WHAT IS BEING ASKED: Keep the text of the data exactly as it is and omit each picture from the copy.

(Captioned web images)
# # # #

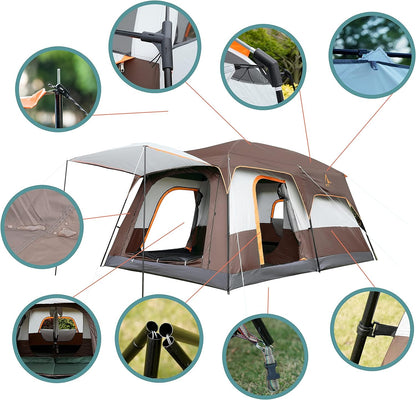 Extra Large Tent 10-12 Person Family Cabin Tents, 2 Rooms, Straight Wall, 3 Doors and 3 Windows with Mesh, Waterproof, Double Layer, Big Tent for Outdoors-Toppalletfly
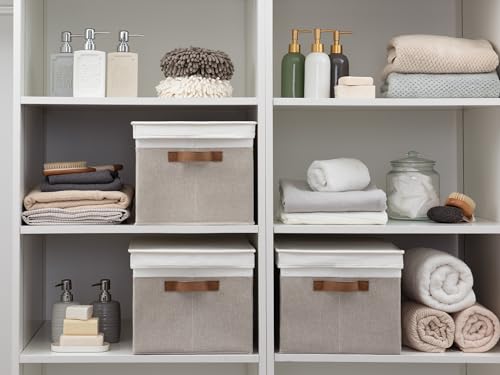 Fabric Storage Bins with Lids (Brown and White / Jumbo)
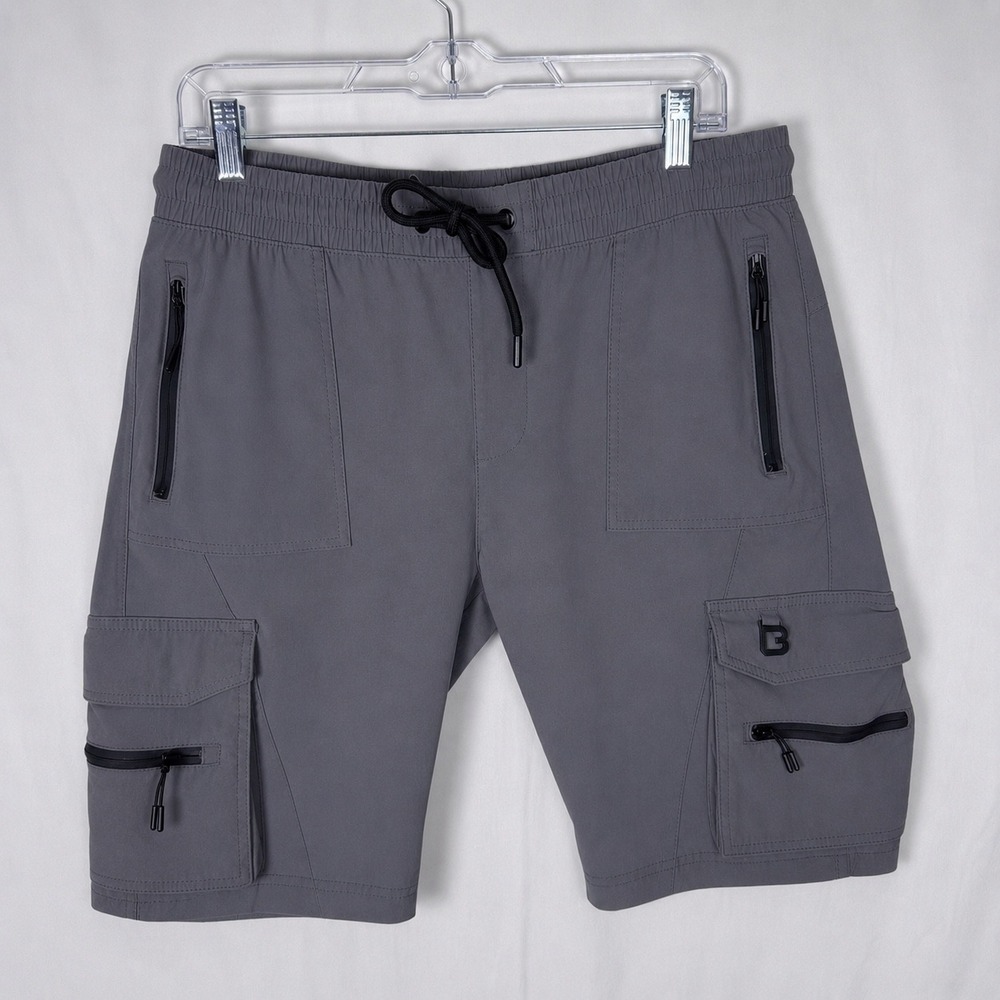 Benjamin Black Mens Grey Cargo Shorts Nylon Stretch Utility Tech Shorts Size L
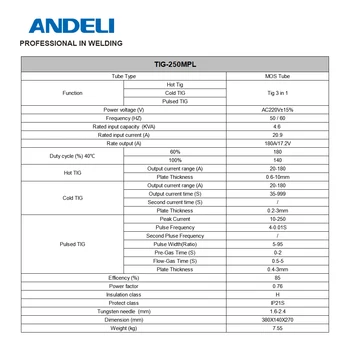 ANDELI Rece Aparat de Sudura WIG/TIG Puls/Rece Multifunctional Sudor TIG 220V sau 110/220V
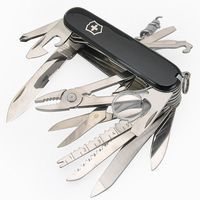 Комплект Нож Victorinox SwissChamp Black 1.6795.3 + Чехол с фонариком Police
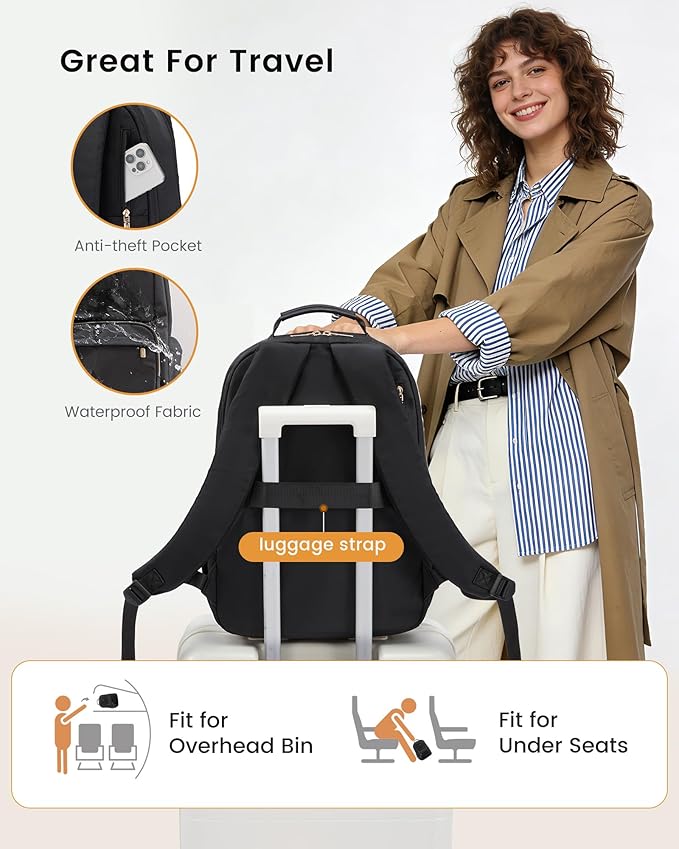 LOVEVOOK Laptop Backpack for Women with Large Capacity Cup Pocket, 15.6 inch Work Purse Travel Bag for Teacher Nurse, Waterproof Computer Business Back Pack, Cute Bookbag for School College, Black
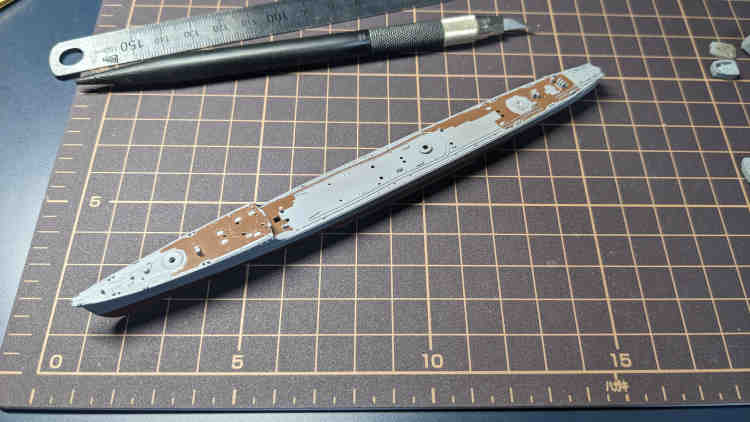 塗装後の雪風の船体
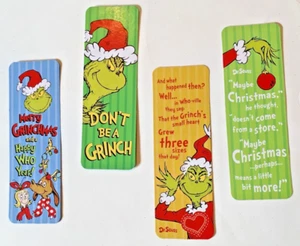 Dr. Seuss NEW GRINCH Bookmarks Set of 4 - Imagen 1 de 6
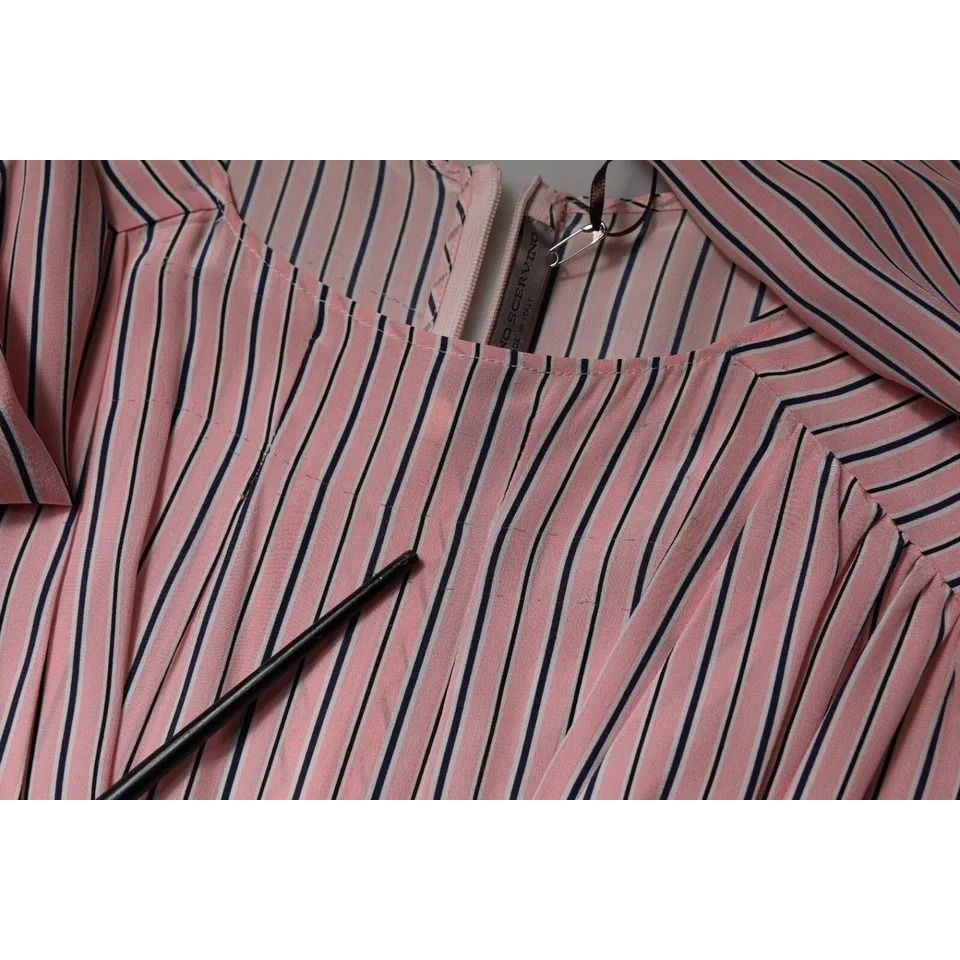 Ermanno Scervino Pink Stripes Silk Long Sleeves Midi Dress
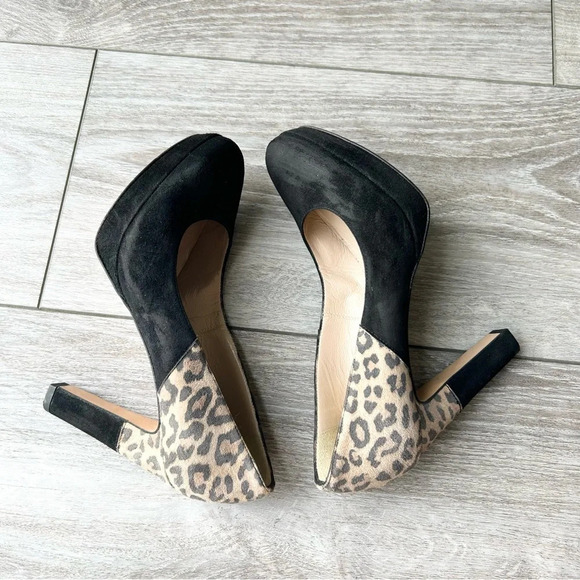 Leopard Black Suede Leather Block Heel Pumps Made in Italy - Picture 11 of 15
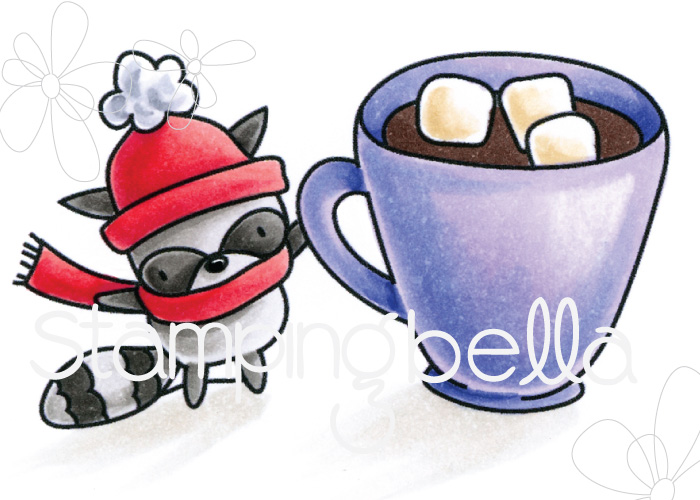 Stamping Bella WINTER/CHRISTMAS 2017 RELEASE: RUBBER STAMP MISTER RACCOON loves HOT CHOCOLATE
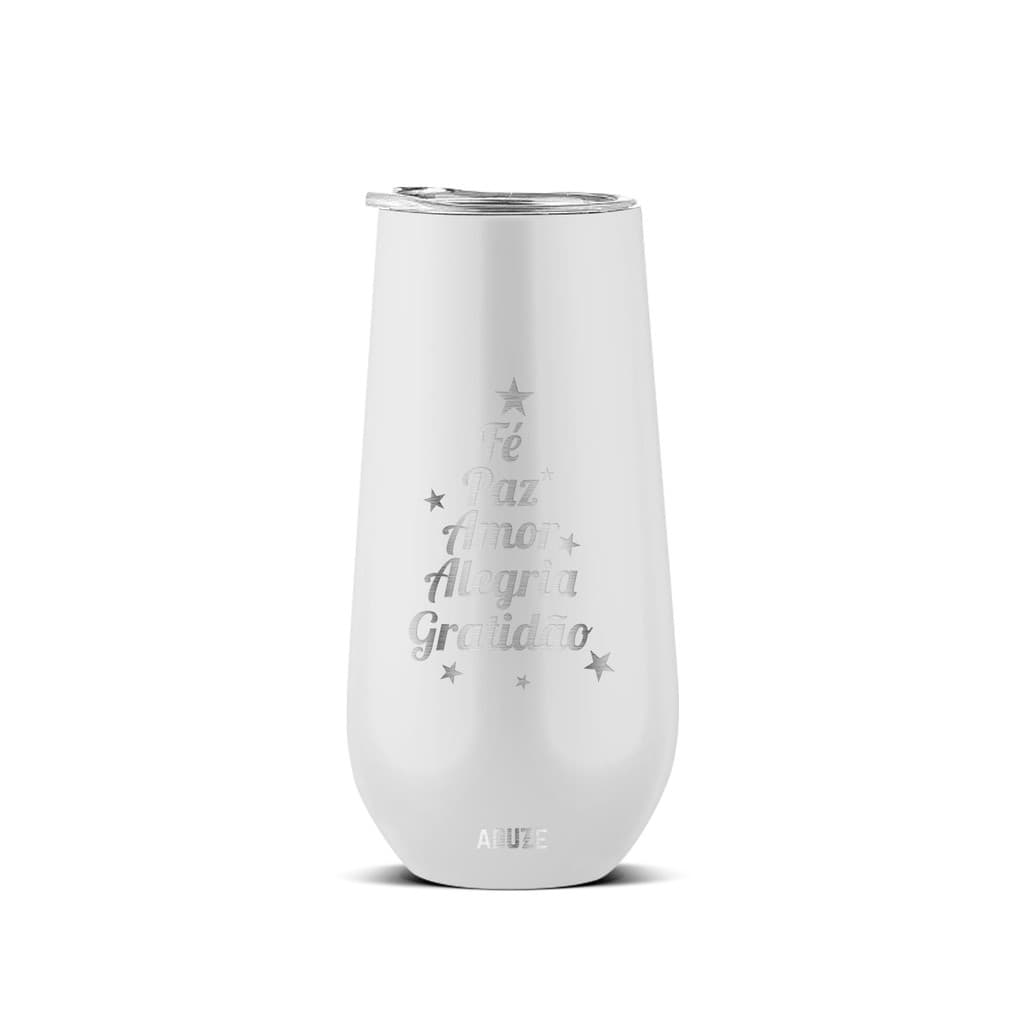 Copo Taça Térmica Aduze Champagne Drink Lux Fé e Paz Branco 150ml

# # # #

OUTPUT FOR THIS TASK:
 Extra Large Tent 10-12 Person Family Cabin Tents, 2 Rooms, Straight Wall, 3 Doors and 3 Windows with Mesh, Waterproof, Double Layer, Big Tent for Outdoors-Toppalletfly
 Fabric Storage Bins with Lids (Brown and White / Jumbo)
 Benjamin Black Mens Grey Cargo Shorts Nylon Stretch Utility Tech Shorts Size L
 ANDELI Rece Aparat de Sudura WIG/TIG Puls/Rece Multifunctional Sudor TIG 220V sau 110/220V
 Комплект Нож Victorinox SwissChamp Black 1.6795.3 + Чехол с фонариком Police
 LOVEVOOK Laptop Backpack for Women with Large Capacity Cup Pocket, 15.6 inch Work Purse Travel Bag for Teacher Nurse, Waterproof Computer Business Back Pack, Cute Bookbag for School College, Black
 塗装後の雪風の船体
 Dr. Seuss NEW GRINCH Bookmarks Set of 4 - Imagen 1 de 6
 Ermanno Scervino Pink Stripes Silk Long Sleeves Midi Dress
 Leopard Black Suede Leather Block Heel Pumps Made in Italy - Picture 11 of 15
 Stamping Bella WINTER/CHRISTMAS 2017 RELEASE: RUBBER STAMP MISTER RACCOON loves HOT CHOCOLATE
 Copo Taça Térmica Aduze Champagne Drink Lux Fé e Paz Branco 150ml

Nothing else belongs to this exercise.